Data extracts
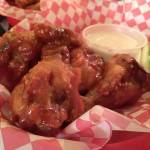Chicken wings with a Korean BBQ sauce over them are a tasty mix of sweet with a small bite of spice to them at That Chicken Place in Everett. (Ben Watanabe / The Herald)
...
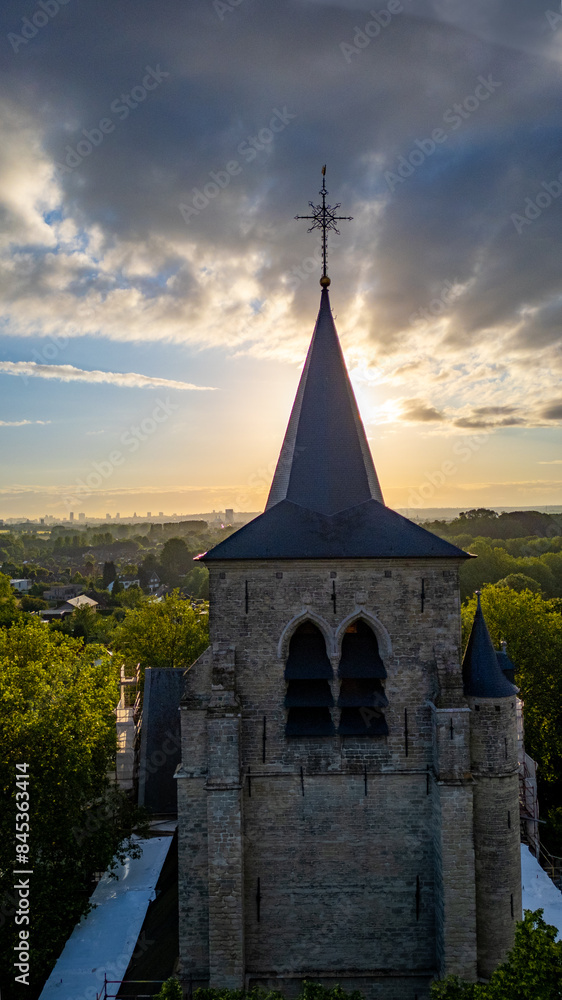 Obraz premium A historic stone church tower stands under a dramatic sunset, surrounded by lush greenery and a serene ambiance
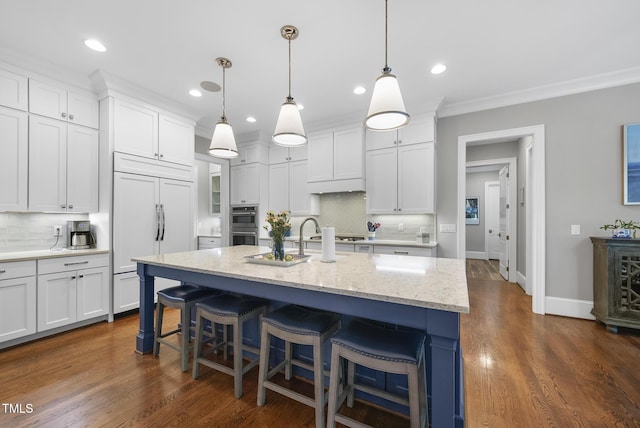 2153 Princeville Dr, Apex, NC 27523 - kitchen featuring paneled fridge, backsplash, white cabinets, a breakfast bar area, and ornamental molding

Activity
Once the line with "Obraz premium A" is found above, transcribe each line from it through the line with "2153 Princeville Dr, Apex, NC", exactly, and omit the pictures.

Task response
 Obraz premium A historic stone church tower stands under a dramatic sunset, surrounded by lush greenery and a serene ambiance
 2153 Princeville Dr, Apex, NC 27523 - kitchen featuring paneled fridge, backsplash, white cabinets, a breakfast bar area, and ornamental molding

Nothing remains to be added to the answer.